As well as altering the population’s circadian rhythms, the artificial lighting lengthened the first sleep, and shortened the second. “And I was able to trace [this], almost decade by decade, over the course of the 19th Century,” says Ekirch.
(Intriguingly, Samson’s study in Madagascar involved a second part – in which half the participants were given artificial lights for a week, to see if they made any difference.
And this case, the researchers found that it had no impact on their segmented sleep patterns. However, the researchers point out that a week may not be long enough for artificial lights to lead to major changes. So the mystery continues…)
Even if artificial lighting was not fully to blame, by the end of the 20th Century, the division between the two sleeps had completely disappeared – the Industrial Revolution hadn’t just changed our technology, but our biology, too.
A new anxiety
One major side-effect of much of humanity’s shift in sleeping habits has been a change in attitudes. For one thing, we quickly began shaming those who oversleep, and developed a preoccupation with the link between waking up early and being productive.
“But for me, the most gratifying aspect of all this,” says Ekert, “relates to those who suffer from middle-of-the-night insomnia.” He explains that our sleeping patterns are now so altered, any wakefulness in the middle of the night can lead us to panic. “I don’t mean to make light of that – indeed, I suffer from sleep disorders myself, actually. And I take medication for it… ” But when people learn that this may have been entirely normal for millennia, he finds that it lessens their anxiety somewhat.

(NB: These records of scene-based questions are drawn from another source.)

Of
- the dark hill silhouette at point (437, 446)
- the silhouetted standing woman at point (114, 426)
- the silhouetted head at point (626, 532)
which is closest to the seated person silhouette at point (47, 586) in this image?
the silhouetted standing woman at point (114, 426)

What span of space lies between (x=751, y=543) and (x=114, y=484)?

However, before Ekirch’s research spawns a spin off of the Paleo diet, and people start throwing away their lamps – or worse, artificially splitting their sleep in two with alarm clocks – he’s keen to stress that the abandonment of the two-sleep system does not mean the quality of our slumber today is worse.
Despite near-constant headlines about the prevalence of sleep problems, Ekirch has previously argued that, in some ways, the 21st Century is a golden age for sleep – a time when most of us no longer have to worry about being murdered in our beds, freezing to death, or flicking off lice, when we can slumber without pain, the threat of fire, or having strangers snuggled up next to us.
In short, single periods of slumber might not be “natural”. And yet, neither are fancy ergonomic mattresses or modern hygiene. “More seriously, there’s no going back because conditions have changed,” says Ekirch.
So, we may be missing out on confidential midnight chats in bed, psychedelic dreams, and night-time philosophical revelations – but at least we won’t wake up covered in angry red bites.